What happened in Study Finds One in Four Can't Name Retirement Provider?

A new study from PensionBee reveals that 25% of U.S. adults are unable to confidently name the financial institution that manages their retirement accounts. The finding points to a surge in dormant or forgotten accounts and a lack of engagement with retirement benefits, an issue for HR and benefits platforms.

Why does Study Finds One in Four Can't Name Retirement Provider matter?

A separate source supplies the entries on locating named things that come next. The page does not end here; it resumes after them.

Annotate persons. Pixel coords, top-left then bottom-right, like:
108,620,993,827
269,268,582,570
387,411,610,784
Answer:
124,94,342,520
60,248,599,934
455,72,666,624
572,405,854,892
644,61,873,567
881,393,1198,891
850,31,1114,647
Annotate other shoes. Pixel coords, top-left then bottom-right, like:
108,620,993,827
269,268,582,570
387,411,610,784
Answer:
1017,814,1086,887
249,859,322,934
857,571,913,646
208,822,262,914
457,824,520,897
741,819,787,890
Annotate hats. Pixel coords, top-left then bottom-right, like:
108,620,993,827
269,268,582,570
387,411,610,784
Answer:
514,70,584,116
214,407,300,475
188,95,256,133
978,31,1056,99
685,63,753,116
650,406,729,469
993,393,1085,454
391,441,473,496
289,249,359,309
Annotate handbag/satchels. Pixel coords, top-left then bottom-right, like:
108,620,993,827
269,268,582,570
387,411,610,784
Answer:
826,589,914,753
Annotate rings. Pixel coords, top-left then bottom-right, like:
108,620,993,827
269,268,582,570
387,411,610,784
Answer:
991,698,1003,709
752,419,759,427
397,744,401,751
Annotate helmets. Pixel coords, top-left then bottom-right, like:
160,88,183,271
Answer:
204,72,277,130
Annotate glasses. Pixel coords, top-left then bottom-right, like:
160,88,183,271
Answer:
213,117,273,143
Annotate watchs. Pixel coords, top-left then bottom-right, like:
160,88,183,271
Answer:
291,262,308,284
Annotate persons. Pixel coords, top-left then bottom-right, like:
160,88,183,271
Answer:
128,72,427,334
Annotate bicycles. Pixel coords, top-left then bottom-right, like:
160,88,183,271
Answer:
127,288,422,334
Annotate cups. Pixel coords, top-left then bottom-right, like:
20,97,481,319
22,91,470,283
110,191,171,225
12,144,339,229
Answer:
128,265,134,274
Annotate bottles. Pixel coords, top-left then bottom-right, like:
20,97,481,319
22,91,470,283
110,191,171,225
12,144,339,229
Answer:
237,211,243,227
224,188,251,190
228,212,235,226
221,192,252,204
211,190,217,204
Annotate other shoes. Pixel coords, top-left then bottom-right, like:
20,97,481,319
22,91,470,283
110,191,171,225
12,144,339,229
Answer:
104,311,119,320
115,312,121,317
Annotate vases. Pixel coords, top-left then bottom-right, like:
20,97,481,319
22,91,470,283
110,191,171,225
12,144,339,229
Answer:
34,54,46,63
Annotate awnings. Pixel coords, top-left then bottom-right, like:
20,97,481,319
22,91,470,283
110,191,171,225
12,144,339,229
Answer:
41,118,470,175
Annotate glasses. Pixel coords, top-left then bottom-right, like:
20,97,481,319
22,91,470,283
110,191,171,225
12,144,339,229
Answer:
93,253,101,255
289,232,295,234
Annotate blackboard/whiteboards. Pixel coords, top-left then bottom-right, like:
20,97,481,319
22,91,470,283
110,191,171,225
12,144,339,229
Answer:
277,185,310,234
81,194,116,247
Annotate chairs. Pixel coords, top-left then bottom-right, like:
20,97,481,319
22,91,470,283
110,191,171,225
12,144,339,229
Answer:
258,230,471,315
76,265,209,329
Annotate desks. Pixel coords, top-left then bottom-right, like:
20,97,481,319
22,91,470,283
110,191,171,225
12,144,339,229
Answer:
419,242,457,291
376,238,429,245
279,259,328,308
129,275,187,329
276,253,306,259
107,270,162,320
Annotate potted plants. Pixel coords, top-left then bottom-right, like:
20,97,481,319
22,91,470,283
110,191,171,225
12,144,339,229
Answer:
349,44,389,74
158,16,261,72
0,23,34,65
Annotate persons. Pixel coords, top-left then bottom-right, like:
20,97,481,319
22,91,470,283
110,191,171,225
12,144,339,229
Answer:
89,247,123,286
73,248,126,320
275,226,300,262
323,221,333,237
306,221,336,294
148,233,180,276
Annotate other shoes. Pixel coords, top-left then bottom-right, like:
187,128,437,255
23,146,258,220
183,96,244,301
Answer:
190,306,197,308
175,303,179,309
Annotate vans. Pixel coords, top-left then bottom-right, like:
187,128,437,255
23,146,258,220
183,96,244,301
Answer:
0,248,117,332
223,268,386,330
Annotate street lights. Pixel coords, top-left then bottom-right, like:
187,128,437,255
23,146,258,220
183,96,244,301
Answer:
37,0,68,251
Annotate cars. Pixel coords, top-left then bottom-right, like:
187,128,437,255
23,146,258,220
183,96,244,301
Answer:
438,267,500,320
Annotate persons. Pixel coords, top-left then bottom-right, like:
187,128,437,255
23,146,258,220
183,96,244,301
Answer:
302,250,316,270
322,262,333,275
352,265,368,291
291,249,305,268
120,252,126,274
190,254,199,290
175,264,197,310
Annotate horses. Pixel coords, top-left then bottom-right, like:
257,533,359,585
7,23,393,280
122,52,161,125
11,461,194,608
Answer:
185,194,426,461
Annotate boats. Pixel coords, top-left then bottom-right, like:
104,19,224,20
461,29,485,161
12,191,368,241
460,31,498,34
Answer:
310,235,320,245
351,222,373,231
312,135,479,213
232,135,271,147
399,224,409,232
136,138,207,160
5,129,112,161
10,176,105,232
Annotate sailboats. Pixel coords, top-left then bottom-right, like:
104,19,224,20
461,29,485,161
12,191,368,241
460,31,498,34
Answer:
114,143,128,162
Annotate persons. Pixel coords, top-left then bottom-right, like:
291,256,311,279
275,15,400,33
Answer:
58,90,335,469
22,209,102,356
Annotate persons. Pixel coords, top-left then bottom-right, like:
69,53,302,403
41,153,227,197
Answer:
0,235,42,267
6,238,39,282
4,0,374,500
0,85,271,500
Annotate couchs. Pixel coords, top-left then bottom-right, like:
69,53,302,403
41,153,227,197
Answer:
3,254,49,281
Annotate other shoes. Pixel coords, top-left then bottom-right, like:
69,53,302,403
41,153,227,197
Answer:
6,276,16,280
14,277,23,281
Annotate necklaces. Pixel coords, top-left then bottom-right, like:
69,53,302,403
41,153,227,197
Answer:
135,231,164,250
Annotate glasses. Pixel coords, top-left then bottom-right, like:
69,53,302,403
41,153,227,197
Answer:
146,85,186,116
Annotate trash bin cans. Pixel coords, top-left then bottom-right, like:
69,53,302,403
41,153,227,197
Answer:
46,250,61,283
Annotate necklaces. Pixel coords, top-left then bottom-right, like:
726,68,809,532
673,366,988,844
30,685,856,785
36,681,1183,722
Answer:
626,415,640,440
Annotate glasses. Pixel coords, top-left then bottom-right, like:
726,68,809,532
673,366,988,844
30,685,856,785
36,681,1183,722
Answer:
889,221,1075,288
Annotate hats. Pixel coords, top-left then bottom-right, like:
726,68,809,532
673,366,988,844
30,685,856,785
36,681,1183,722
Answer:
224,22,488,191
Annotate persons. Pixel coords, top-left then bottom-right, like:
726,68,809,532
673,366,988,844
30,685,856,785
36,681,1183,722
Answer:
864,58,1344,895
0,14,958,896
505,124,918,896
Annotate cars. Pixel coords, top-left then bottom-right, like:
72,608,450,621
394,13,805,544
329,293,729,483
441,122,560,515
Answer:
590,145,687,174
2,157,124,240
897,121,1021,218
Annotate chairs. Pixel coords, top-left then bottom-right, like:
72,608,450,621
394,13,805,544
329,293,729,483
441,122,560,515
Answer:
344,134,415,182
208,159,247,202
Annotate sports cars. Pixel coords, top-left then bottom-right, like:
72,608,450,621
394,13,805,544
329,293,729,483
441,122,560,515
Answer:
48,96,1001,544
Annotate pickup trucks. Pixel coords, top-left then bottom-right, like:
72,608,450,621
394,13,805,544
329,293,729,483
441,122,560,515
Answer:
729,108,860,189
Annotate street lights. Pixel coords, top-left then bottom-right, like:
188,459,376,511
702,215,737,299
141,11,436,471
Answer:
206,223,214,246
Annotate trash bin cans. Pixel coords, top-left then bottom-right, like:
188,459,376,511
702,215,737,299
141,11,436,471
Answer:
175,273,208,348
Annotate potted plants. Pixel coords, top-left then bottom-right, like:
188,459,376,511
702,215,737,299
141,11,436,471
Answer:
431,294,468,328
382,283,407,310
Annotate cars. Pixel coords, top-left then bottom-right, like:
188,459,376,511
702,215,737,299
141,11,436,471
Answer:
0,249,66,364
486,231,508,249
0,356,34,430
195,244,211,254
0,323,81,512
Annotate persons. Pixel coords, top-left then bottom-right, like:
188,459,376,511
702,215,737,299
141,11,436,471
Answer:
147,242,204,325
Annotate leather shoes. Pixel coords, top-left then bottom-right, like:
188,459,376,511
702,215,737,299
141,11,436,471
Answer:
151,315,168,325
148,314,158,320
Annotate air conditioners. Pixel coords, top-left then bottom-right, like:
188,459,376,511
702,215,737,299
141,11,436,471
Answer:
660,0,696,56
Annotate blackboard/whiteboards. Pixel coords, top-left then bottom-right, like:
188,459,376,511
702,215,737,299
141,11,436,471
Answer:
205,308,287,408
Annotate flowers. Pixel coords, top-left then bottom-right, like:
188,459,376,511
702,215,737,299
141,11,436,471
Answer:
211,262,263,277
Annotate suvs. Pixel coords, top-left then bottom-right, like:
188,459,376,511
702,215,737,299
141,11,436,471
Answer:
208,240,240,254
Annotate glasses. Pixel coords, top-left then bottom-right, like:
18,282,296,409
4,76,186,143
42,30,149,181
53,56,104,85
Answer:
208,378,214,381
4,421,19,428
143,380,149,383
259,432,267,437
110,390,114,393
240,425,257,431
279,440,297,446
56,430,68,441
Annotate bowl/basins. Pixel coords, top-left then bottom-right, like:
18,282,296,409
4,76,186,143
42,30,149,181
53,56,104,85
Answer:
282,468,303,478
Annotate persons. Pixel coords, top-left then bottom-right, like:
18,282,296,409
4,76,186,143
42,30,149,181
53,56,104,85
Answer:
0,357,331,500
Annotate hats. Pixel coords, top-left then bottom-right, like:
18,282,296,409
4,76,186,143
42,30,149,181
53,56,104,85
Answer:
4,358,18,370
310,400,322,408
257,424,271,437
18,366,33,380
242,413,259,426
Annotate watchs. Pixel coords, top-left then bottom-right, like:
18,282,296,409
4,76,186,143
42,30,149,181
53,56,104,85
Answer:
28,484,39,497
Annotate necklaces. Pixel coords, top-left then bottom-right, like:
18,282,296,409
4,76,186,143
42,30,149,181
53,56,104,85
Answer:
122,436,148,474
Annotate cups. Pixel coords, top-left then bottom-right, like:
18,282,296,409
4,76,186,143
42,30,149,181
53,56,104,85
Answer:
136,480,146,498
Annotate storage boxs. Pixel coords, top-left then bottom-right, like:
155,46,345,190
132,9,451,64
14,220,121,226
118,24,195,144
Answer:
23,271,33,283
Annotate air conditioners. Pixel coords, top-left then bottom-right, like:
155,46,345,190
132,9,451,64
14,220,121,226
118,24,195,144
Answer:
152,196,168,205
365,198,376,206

The issue of "lost" pensions is substantial, with an estimated 3.3 million dormant pension pots in the UK alone, holding a collective value of £31.1 billion. The average value of each of these lost pots is approximately £9,470. Frequent job changes and moving residences are primary contributors to the problem of lost pensions, as individuals often forget to update their contact information with previous pension providers. The modern workforce's mobility, with individuals holding an average of 11 jobs in their lifetime, exacerbates this issue. Automatic enrollment in workplace pension schemes, while successful in increasing retirement savings participation, has unintentionally led to a proliferation of small, scattered pension pots, making them easier to lose track of. For those who have lost track of a pension, resources like the U.S. Department of Labor's Retirement Savings Lost and Found Database, launched in late 2024, can help locate forgotten accounts. Other tools include the National Registry of Unclaimed Retirement Benefits and contacting former employers' HR departments. The consequences of dormant accounts can be significant, with one analysis suggesting that a worker could lose up to $90,000 in potential retirement savings due to "left-behind" 401(k)s. This is because forgotten funds may be held in overly conservative, low-return investments and eroded by fees. When employers are unable to contact former employees, unclaimed retirement balances below a certain threshold (currently $7,000) can be moved into "safe harbor" IRAs without the employee's consent, which often have low returns and high fees. A significant portion of retirement savers are not actively engaged with their accounts; 55% have never consolidated old accounts, and 9% "never" or only review their asset allocation every three years. This disengagement increases the risk of portfolios becoming misaligned with their risk tolerance over time. When dormant accounts remain unclaimed for an extended period, the assets may be turned over to the state's unclaimed property division under a process called escheatment.